Stored data:
───

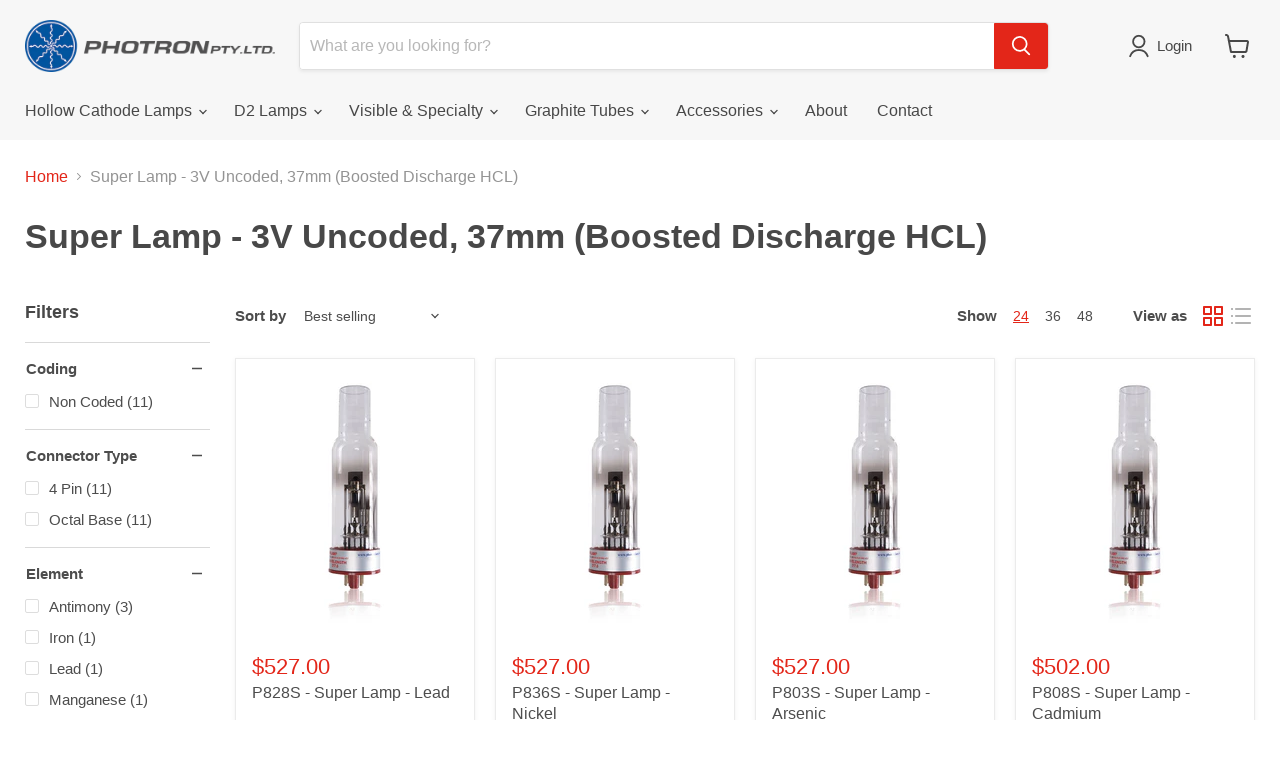

--- FILE ---
content_type: text/html; charset=utf-8
request_url: https://www.photronlamp.com/collections/3v-uncoded-super-lamps/coding_non-coded?_=1769372855205&section_id=ajax-product-count
body_size: -164
content:
<div id="shopify-section-ajax-product-count" class="shopify-section">

<template data-options>
  {
    "hash": "19b100ab7725c612f3d80ff203ca53cea5cadaafae3bf0f88f0fb4089fe08815"
  }
</template>

<template data-data>
  {
    "product_count": 11
  }
</template>
</div>

--- FILE ---
content_type: text/html; charset=utf-8
request_url: https://www.photronlamp.com/collections/3v-uncoded-super-lamps/connector-type_octal-base?_=1769372855217&section_id=ajax-product-count
body_size: -876
content:
<div id="shopify-section-ajax-product-count" class="shopify-section">

<template data-options>
  {
    "hash": "19b100ab7725c612f3d80ff203ca53cea5cadaafae3bf0f88f0fb4089fe08815"
  }
</template>

<template data-data>
  {
    "product_count": 11
  }
</template>
</div>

───

Which lines above include the string "lamps"? Show them.

request_url: https://www.photronlamp.com/collections/3v-uncoded-super-lamps/coding_non-coded?_=1769372855205&section_id=ajax-product-count
request_url: https://www.photronlamp.com/collections/3v-uncoded-super-lamps/connector-type_octal-base?_=1769372855217&section_id=ajax-product-count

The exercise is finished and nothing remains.